SUMMARY

The Northern Lights project will transport captured CO2 from industrial sites by ship to a terminal in western Norway for temporary storage. [Image: Northern Lights]

By Shardul Sharma

The Northern Lights joint venture, a collaboration between energy majors Shell, Equinor, and TotalEnergies, has secured €131mn ($141mn) in funding from the European Commission under the Connecting Europe Facility (CEF) scheme, it said on December 8.

“I am very happy that the European Union has proposed to grant Northern Lights with CEF-funding. This confirms Northern Lights’s role as key for reaching European climate policy objectives, including contributing to a climate-neutral economy by 2050,” said Borre Jacobsen, managing director of Northern Lights.

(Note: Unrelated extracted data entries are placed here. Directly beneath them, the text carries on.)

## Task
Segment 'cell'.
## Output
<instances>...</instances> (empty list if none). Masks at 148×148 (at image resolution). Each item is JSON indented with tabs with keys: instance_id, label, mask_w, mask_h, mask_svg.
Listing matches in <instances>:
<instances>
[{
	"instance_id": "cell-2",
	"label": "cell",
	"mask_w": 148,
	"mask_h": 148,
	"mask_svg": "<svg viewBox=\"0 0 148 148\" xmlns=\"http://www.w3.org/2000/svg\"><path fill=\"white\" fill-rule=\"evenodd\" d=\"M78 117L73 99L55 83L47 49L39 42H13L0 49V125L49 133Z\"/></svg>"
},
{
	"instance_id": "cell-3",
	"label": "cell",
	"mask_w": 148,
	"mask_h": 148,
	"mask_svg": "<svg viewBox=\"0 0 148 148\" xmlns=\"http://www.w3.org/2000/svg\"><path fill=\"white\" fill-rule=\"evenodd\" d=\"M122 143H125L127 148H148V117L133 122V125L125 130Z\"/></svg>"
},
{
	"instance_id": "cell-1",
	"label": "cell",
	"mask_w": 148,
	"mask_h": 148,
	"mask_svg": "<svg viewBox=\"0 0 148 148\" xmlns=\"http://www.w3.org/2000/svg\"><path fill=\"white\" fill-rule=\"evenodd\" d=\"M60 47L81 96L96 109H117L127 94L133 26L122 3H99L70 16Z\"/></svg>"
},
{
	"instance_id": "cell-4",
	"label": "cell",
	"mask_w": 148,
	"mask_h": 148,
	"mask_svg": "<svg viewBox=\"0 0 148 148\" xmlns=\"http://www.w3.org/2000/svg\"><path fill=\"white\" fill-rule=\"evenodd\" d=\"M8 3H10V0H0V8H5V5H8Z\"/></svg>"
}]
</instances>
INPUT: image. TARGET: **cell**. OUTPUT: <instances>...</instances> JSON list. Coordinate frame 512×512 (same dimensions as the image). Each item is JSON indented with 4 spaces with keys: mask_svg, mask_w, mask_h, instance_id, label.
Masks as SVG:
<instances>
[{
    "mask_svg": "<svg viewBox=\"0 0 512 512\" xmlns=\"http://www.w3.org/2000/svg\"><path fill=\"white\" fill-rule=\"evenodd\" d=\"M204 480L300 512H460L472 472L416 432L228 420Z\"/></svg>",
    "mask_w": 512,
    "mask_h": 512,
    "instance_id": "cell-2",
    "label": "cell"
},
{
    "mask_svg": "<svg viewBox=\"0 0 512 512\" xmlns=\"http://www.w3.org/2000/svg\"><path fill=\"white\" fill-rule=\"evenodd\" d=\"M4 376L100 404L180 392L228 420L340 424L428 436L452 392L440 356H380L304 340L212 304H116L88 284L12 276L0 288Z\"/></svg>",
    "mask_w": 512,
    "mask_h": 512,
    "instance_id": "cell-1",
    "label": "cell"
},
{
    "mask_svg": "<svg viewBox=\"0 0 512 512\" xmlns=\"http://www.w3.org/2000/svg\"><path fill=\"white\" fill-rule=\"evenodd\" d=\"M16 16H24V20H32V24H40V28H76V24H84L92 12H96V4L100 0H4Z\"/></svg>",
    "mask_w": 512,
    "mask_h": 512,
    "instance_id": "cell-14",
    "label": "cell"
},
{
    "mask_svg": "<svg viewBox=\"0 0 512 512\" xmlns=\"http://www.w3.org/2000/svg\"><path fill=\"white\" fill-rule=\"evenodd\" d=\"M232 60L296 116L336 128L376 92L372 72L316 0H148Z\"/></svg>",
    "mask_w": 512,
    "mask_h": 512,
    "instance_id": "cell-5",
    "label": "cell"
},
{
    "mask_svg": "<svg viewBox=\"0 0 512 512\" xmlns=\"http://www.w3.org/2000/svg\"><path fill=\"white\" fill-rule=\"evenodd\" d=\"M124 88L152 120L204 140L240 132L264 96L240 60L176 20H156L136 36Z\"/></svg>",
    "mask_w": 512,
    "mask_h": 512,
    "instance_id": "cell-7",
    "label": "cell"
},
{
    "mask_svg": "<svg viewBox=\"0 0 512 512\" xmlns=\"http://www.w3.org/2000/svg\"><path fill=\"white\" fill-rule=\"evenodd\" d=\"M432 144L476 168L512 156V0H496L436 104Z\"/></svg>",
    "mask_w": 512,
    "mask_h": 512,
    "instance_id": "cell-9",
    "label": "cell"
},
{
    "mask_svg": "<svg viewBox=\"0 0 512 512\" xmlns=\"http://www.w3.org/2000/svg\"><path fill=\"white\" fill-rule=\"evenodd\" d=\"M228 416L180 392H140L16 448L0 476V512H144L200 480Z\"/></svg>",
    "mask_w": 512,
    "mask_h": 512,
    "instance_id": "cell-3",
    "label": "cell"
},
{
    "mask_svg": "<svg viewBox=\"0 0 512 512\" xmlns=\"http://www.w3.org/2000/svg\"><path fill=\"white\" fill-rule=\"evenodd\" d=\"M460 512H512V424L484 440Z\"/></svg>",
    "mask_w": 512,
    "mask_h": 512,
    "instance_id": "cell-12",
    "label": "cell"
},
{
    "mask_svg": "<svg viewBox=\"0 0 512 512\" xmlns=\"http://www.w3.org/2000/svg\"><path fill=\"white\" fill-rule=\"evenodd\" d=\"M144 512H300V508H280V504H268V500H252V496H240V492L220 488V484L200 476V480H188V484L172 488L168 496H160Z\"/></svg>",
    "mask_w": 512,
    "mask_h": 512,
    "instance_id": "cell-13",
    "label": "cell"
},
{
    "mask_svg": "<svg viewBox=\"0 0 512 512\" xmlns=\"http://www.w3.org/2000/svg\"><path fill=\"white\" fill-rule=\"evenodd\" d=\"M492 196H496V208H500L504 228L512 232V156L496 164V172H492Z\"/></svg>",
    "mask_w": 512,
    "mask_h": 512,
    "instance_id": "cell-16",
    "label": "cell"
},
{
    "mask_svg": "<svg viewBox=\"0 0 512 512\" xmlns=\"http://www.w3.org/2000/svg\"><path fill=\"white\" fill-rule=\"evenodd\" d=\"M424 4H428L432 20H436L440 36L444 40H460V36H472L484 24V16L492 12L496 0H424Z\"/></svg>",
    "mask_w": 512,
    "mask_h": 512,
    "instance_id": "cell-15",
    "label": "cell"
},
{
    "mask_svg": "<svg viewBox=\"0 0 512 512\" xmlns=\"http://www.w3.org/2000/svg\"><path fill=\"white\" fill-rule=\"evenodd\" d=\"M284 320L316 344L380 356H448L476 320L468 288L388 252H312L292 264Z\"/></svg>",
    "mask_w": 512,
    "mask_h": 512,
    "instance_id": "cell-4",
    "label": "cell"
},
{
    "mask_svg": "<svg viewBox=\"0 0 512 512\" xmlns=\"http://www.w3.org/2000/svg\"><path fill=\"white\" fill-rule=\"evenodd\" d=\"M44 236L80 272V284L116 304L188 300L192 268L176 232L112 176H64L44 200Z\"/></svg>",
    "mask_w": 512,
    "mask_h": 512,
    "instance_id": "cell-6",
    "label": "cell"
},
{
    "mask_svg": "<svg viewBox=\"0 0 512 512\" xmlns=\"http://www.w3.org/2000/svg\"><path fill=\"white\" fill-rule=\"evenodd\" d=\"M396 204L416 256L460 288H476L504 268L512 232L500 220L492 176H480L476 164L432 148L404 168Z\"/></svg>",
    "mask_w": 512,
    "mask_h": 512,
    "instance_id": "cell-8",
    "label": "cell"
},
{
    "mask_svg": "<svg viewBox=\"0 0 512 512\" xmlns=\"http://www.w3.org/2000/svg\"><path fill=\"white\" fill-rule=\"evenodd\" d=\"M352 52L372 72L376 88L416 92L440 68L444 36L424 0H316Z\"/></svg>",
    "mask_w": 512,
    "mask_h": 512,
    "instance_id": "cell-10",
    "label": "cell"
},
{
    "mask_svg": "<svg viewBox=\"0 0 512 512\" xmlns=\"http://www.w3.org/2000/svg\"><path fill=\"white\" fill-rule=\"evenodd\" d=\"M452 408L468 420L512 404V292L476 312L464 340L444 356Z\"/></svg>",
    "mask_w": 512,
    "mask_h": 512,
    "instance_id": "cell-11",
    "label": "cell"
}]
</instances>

The Northern Lights project will transport captured CO2 from industrial sites by ship to a terminal in western Norway for temporary storage. Subsequently, the CO2 will be transported by pipeline for permanent storage in a geological reservoir 2,600m beneath the seabed. 

The CEF funding comes as part of a larger €594mn support package awarded by the EU to eight cross-border energy infrastructure projects. Notably, €480mn of this funding will go towards CO2 transport and storage projects. 

“They constitute the first building blocks of a future Europe-wide carbon value chain that are scheduled for completion before the end of the decade and are therefore expected to contribute to the EU’s 2030 decarbonisation objectives," the EU Commission said in a separate statement.